Now that you've collected as much
information as possible,
you can examine all of these details to
begin establishing a theory of what you
think might be going wrong. Since the
simpler explanation is often the most
likely reason
for the issue, that may be a good place
to start. But, of course, you'll want to
consider every possible thing that might
be causing this issue. Maybe start with
things that aren't completely obvious.
You could start from the top of the OSI
model with the way the application is
working and work your way to the bottom.
Or, you may want to start with the bottom
with the cabling and wiring in your
infrastructure and work your way up from
there. You'll want to list out every
possible cause for this problem. Your
list might start with the easy theories
at the top, but of course, include all of
the more complex theories in this list
as well. Now that we have a list of
theories on how to resolve this issue, we
can now test those theories. We may want
to go into a lab. And if we are able to
recreate this problem in the lab, then we
can apply each theory until we find the
one that happens to resolve the issue. If
you tried the first theory, you may want
to reset everything and try the second
theory or the third. And if you run out
of theories, you may want to go back and
think of other things that might be
causing this problem. This might be a
good time to bring in an expert who
knows about the application or the
infrastructure, and they can give some
theories and possible resolutions to
test in the lab. Once you've tested a
theory and found that the theory is
going to resolve this issue, you can then
begin putting together a plan of action.
This is how you would implement this fix
into a production network. You want to be
sure that you're able to do this with a
minimum amount of impact to the
production network. And sometimes, you
have to do this after hours when nobody
else is working on the network. You want
to be able to implement this with a
minimum amount of impact to production
traffic. So often, you'll have to do this
after hours. A best practice is to
document the exact steps that will be
required to solve this particular
problem. If it's replacing a cable, then
the process will be relatively
straightforward. But if you're upgrading
software in a switch, a router, or a
firewall, there may be additional tasks
involved in performing this plan of
action. You'll also want some
alternatives if your plan doesn't go as
designed. For example, you may run into
problems when upgrading the software in
a firewall. So, you may need an additional
firewall or a way to roll back to the
previous version.
Now that you've
documented your plan of action, you can
take that to your change control team,
and they can give you a window when you
can implement that change. The actual
fixing of the issue is probably going to
be during off hours, during non-production
times, and you may need to
bring in other people to assist,
especially if your window is very small.
Once you have executed on your plan of
action, your job isn't done yet.
We need to make sure that all of these
changes actually resolve the problem. So,
now that the changes have been
implemented, we now need to perform some
tests.
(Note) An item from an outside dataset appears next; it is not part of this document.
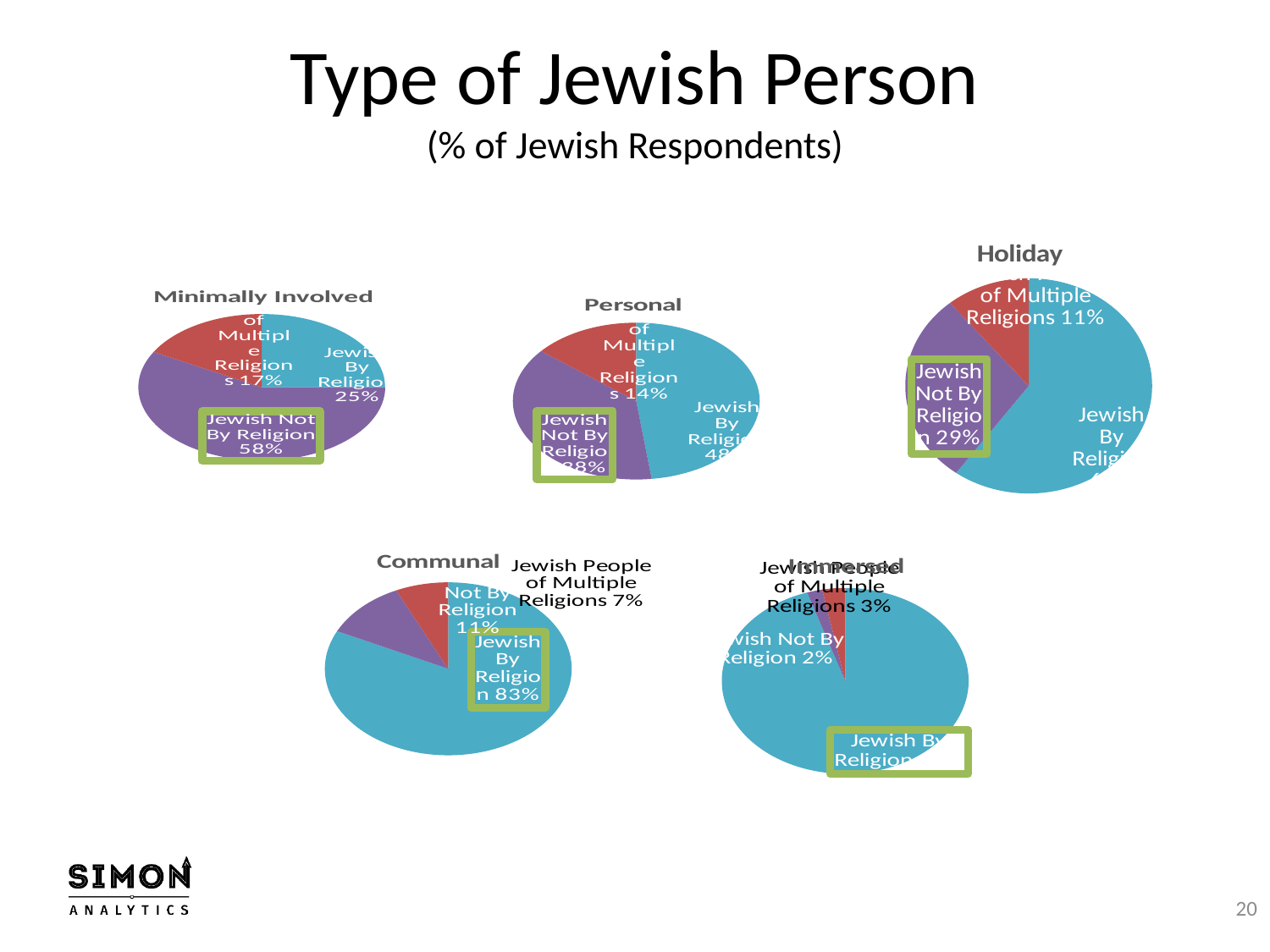
In the Immersed pie chart, which is larger: Jewish People of Multiple Religions or Jewish Not By Religion? Jewish People of Multiple Religions In the Minimally Involved pie chart, what share is Jewish People of Multiple Religions? 17% In the Minimally Involved pie chart, what share is Jewish Not By Religion? 58% What kind of chart is used for the Minimally Involved group? Pie chart In the Communal pie chart, what share is Jewish By Religion? 83% In the Personal pie chart, what share is Jewish People of Multiple Religions? 14% In the Communal pie chart, how much larger is the Jewish Not By Religion share than the Jewish People of Multiple Religions share? 4% In the Minimally Involved pie chart, which category has the largest share? Jewish Not By Religion How many pie charts are shown on the slide? 5 In the Holiday pie chart, what share is Jewish Not By Religion? 29% In the Holiday pie chart, what share is Jewish People of Multiple Religions? 11% In the Minimally Involved pie chart, what share is Jewish By Religion? 25%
We may want to bring in the end
users who first experienced this problem
so that they can run through exactly the
same scenario to tell you if the problem
is resolved or if the problem still exists.
This might also be a good time to
implement some preventive measures. That
way, we can either be informed that the
problem is occurring, or we can provide
alternatives that we can implement if
that problem happens again. After the
problem has been resolved, this is a
perfect time to document the entire
process from the very beginning to the
very end. You'll, of course, want to
provide as much information as possible.
So, if somebody runs into this issue
again, they can simply search your
knowledge base, find that particular error
that popped up, and know exactly the
process you used to solve this last time.
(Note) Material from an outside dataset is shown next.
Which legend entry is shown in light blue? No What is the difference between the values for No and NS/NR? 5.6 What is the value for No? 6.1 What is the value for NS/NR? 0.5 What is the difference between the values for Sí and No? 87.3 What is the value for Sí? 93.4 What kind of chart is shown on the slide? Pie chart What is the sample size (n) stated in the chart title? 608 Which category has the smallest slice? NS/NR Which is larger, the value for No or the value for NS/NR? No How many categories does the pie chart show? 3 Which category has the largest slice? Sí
Many organizations have a help desk with
case notes that they can reference, or
you might have a separate knowledge base
or wiki that you create where you're
storing all of this important
information for the future. A document
that was created a number of years ago
but still shows the importance of
keeping this documentation over time is
from Google Research, where they
documented the failure trends in a large
disk drive population. And because they
were keeping extensive data over a long
period of time, they were able to tell
when a drive was starting to fail based
on the types of errors that they were
receiving. Being able to store all of
this important information, being
able to go back in time to see what
happened, becomes a very important part
of maintaining a network for the future.
Let's summarize this troubleshooting
methodology. We start with gathering as
much information as possible, asking
users about what they're seeing, and
documenting any specific error messages.
Then, we want to be able to create a
number of
theories that might solve this particular
problem. And once we have this list, we
want to be able to put it in the lab and
try testing each one of these theories
until we find the one that actually
resolves the issue. From there, we can
create a plan of action and document any
possible problems that might occur. We
can then get a time to implement the
issue and put it into our production
environment. And then we can verify and
test and make sure that the entire
system is now working as expected. And, of
course, finally, we want to document
everything that we did from the very
beginning of our troubleshooting process
all the way through to the end.